李思霖在弄堂里左转右转,总算找到秦欢约的那个咖啡馆,在一个老小区的一楼,昏暗的灯光,不到10张桌子。由于是工作日,这个点也没什么客人,隔着透明玻璃门,就能看到一个服务员懒洋洋坐在柜台里玩手机。她推门进去,秦欢坐在最角落的位置向她挥手。
“为什么选这里啊?附近都没法停车。

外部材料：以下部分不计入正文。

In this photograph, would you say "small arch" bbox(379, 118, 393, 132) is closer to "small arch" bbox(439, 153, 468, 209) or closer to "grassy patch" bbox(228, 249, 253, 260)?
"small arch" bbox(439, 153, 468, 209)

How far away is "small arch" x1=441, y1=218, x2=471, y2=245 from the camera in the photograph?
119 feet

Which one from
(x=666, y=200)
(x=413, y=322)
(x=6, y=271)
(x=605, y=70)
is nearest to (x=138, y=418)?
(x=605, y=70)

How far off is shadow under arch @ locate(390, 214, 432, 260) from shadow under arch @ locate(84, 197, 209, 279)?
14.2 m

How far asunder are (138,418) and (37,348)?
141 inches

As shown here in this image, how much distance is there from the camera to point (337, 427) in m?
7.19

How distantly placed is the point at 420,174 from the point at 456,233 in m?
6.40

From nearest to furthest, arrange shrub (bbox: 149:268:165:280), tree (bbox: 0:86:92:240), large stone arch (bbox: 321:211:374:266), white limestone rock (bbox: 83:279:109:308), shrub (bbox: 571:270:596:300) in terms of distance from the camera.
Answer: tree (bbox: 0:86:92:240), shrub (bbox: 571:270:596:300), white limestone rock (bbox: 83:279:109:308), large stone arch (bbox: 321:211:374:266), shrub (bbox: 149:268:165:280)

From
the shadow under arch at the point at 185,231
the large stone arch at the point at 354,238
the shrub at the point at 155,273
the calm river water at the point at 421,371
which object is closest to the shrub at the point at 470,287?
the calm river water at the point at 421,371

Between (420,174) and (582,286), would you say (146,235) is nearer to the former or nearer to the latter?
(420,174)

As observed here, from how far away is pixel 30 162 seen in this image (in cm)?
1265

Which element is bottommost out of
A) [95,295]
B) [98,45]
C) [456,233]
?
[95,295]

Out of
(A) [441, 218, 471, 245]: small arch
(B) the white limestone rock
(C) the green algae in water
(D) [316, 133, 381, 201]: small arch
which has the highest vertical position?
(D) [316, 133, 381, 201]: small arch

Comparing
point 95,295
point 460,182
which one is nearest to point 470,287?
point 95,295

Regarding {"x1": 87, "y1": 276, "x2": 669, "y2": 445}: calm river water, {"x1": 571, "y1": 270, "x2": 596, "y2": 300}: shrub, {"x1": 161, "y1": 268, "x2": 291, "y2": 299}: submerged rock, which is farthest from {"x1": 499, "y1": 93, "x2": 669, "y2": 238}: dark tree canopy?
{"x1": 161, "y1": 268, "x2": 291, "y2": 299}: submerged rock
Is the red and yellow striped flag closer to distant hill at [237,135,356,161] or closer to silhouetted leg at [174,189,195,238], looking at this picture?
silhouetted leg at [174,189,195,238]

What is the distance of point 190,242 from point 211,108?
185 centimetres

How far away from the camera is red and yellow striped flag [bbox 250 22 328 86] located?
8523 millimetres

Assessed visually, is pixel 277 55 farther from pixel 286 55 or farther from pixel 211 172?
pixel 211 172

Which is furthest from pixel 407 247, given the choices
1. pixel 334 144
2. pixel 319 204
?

”
“这比较方便,喝点什么?”秦欢递给他酒水单,她自己面前已经放了杯红酒。
方便?李思霖不明白秦欢的方便是个什么意思。她看了看酒水单:“苏打水吧,学姐这么晚约我是有急事?”
“想你了呗!”秦欢还是往常口腹蜜剑的做派,给她倒了杯水后接着说:“你手机没电了这前台可以充。”
“不……”李思霖正想说手机刚充好的,就看到秦欢皱着眉严肃地看着她,她立即明白她的意思,把手机放到了吧台充电。
“最近怎样啊,听说你们公司签下一单了。”
“嗯。”
“势头很好嘛,8个亿的基金,光每年2%的基金管理费就不得了啦。”
李思霖没搭话,这都是写公告里的信息,秦欢不会为了这种毫无营养的寒暄把她突然叫出来。
“这个时代有时总让人觉得不太对劲,但具体哪里不对,似乎又让人很难指出来。”秦欢喝了口红酒,像是有心事。
“那你觉得该如何做才是对劲的呢?”李思霖顺着她的话往下说。
“就我的情况,大概就是继续做我现在在做的事吧。世界纷纷扰扰,变幻莫测,唯一不变的就是我和我的法律事业。”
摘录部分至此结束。